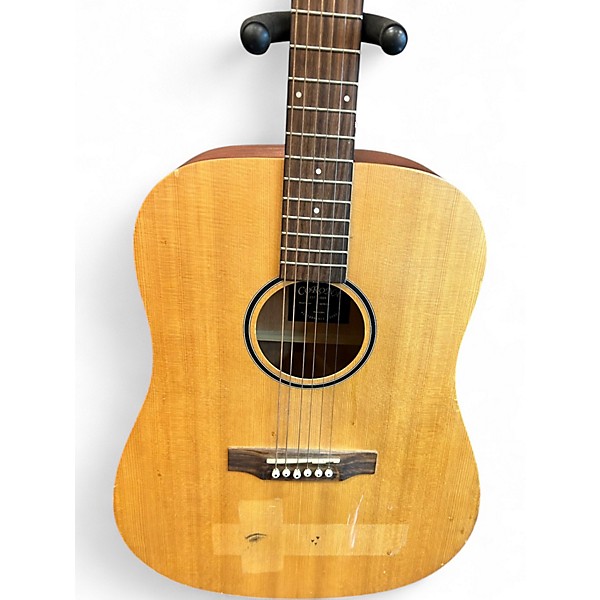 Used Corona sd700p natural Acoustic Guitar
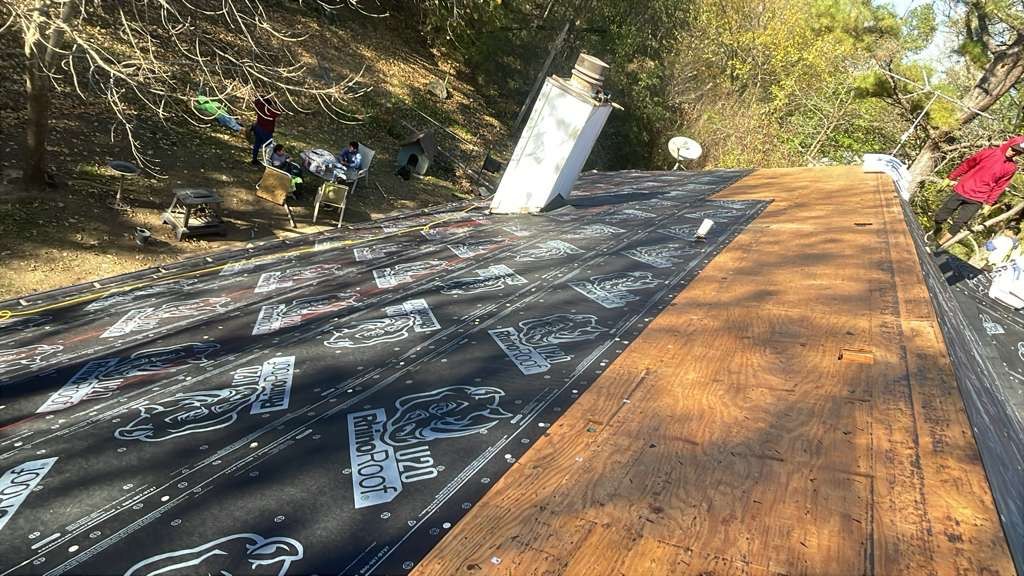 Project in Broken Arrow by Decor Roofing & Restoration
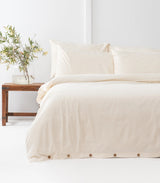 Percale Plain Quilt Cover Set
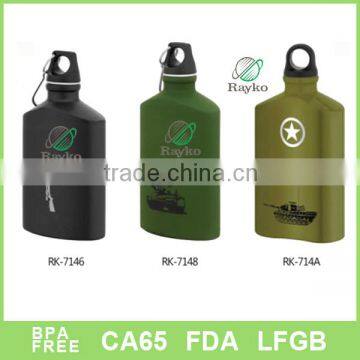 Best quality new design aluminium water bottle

-*-*-

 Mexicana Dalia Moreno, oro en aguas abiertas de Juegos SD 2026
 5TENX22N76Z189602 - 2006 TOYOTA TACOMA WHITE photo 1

-*-*-

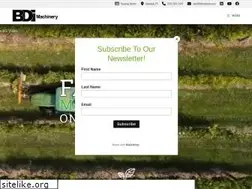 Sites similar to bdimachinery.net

-*-*-

Work to complete: List every line in the listing that contains the word "aguas". Case counts.

Worked solution:
 Mexicana Dalia Moreno, oro en aguas abiertas de Juegos SD 2026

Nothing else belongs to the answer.